4. Create and name an auto-scaling policy. Specify the storage utilization target, the maximum storage capacity, and the target metric.

5. Choose Save changes.

When you save and enable the new policy, the policy becomes active for the cluster. Amazon MSK then expands the cluster's storage when the storage utilization target is reached.

Setting up auto-expansion using the CLI

1. Use the RegisterScalableTarget command to register a storage utilization target.

2. Use the PutScalingPolicy command to create an auto-expansion policy.

Setting up auto-expansion using the API

1. Use the RegisterScalableTarget API to register a storage utilization target.

2. Use the PutScalingPolicy API to create an auto-expansion policy.

Manual scaling

To increase storage, wait for the cluster to be in the ACTIVE state. Storage scaling has a cool-down period of at least six hours between events. Even though the operation makes additional storage available right away, the service performs optimizations on your cluster that can take up to 24 hours or more. The duration of these optimizations is proportional to your storage size.

Scaling up broker storage using the AWS Management Console

1. Open the Amazon MSK console at https://console.aws.amazon.com/msk/.

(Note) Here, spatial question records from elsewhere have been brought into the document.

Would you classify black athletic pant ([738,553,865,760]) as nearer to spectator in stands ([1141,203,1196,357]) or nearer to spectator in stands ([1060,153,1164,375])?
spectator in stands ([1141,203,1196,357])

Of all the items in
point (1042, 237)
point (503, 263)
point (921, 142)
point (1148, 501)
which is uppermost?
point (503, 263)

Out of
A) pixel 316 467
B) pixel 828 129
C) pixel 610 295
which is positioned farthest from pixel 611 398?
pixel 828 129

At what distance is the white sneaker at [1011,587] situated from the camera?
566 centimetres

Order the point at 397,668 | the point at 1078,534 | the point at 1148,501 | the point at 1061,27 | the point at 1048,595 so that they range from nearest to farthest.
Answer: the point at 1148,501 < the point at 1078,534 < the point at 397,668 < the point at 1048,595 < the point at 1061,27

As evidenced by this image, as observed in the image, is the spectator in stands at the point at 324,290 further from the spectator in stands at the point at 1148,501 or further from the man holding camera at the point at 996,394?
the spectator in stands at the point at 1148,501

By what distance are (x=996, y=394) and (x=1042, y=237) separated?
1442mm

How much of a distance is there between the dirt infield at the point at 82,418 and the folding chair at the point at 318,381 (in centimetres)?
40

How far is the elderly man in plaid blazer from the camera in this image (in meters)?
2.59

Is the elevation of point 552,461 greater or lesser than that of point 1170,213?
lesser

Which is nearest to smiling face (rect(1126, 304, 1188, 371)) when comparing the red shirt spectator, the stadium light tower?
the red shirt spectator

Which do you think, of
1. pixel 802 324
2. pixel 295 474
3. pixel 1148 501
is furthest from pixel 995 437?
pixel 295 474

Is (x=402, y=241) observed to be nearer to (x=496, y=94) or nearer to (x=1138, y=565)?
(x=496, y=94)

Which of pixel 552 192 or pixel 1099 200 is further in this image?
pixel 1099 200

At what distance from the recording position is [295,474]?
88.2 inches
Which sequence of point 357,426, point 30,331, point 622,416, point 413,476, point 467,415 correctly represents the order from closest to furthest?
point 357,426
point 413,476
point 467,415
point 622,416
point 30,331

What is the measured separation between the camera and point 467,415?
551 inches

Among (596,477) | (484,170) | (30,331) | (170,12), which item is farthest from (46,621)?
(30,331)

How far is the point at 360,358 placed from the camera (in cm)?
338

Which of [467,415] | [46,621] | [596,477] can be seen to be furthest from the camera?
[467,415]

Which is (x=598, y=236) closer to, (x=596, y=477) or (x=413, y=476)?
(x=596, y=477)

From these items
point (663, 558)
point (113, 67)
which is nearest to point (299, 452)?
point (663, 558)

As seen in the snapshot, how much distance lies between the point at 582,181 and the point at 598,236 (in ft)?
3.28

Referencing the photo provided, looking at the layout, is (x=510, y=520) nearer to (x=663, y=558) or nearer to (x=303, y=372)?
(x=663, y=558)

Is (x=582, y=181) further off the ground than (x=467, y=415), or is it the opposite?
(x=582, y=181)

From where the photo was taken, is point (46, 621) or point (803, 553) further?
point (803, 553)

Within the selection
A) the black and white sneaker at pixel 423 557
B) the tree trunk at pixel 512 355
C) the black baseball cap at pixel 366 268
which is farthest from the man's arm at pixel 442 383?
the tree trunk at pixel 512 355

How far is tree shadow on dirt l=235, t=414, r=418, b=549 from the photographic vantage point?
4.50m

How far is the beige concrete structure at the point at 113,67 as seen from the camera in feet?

2. Choose the MSK cluster for which you want to update broker storage.

3. In the Storage section, choose Edit.

4. Specify the storage volume you want. You can only increase the amount of storage, you can't decrease it.

5. Choose Save changes.

Scaling up broker storage using the AWS CLI

Run the following command, replacing ClusterArn with the Amazon Resource Name (ARN) that you obtained when you created your cluster. If you don't have the ARN for your cluster, you can find it by listing all clusters. For more information, see the section called “Listing Clusters” (p. 16).

Replace Current-Cluster-Version with the current version of the cluster.

Important

Cluster versions aren't simple integers. To find the current version of the cluster, use the DescribeCluster operation or the describe-cluster AWS CLI command. An example version is KTVPDKIKX0DER.

The Target-Volume-in-GiB parameter represents the amount of storage that you want each broker to have. It is only possible to update the storage for all the brokers. You can't specify individual brokers for which to update storage. The value you specify for Target-Volume-in-GiB must be a whole number that is greater than 100 GiB. The storage per broker after the update operation can't exceed 16384 GiB.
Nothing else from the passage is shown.